Cet échec oblige le pétrogazier à revoir sa stratégie. Contrairement à ce qui était prévu, les sauveteurs ne vont donc pas tenter d’obstruer le puits avec des matériaux solides (déchets de pneus, balles de golf) ; une opération, elle aussi très risquée, et baptisée du doux nom de « junk kill ».

Au contraire, BP a annoncé vouloir tenter, dès mardi, de poser une chambre de confinement sur le puits. Un robot sous-marin couperait le flexible installé pour pomper une petite partie de l’huile. Parallèlement, une imposante cloche de confinement en acier, conçue différemment de la précédente (pour éviter la formation d’hydrates de gaz), serait descendue sur le puits. S’il réussit, ce système permettrait de confiner le pétrole sous la cloche, ce qui faciliterait son pompage par un navire spécialisé. Un premier « coiffage » de ce type avait déjà été tenté, sans succès, le 8 mai dernier.

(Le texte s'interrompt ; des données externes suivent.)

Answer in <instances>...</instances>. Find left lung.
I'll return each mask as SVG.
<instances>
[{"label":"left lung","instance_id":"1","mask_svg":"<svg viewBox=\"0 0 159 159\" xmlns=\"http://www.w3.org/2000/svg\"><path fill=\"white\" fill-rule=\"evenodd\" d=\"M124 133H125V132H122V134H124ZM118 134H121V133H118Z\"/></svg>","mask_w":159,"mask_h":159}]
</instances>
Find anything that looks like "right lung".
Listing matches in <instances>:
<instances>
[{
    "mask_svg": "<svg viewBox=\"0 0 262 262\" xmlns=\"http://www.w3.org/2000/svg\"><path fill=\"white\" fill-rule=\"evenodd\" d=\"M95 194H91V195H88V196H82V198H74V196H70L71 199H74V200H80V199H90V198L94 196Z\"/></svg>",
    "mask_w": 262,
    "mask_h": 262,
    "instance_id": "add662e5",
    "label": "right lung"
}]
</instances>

En attendant les résultats de cette nouvelle opération à risque, les responsables de la lutte contre la marée noire préparent l’opinion publique américaine au pire. Interrogée, dimanche sur NBC, la conseillère du président Obama pour les questions d’environnement, n’a pas caché son scepticisme. « C’est sans aucun doute la pire marée noire de l’histoire du pays », a expliqué Carol Browner. De son côté, Tony Hayward, le PDG du groupe britannique, a rappelé que la solution ultime reposait sur la mise en service de deux puits, en cours de forage. Hélas, cette solution ne sera pas opérationnelle avant le mois d’août. D’ici là, si aucune alternative n’est trouvée, ce seront entre 2 et 3 millions de litres d’huile qui s’écouleront, chaque jour, du puits MC252.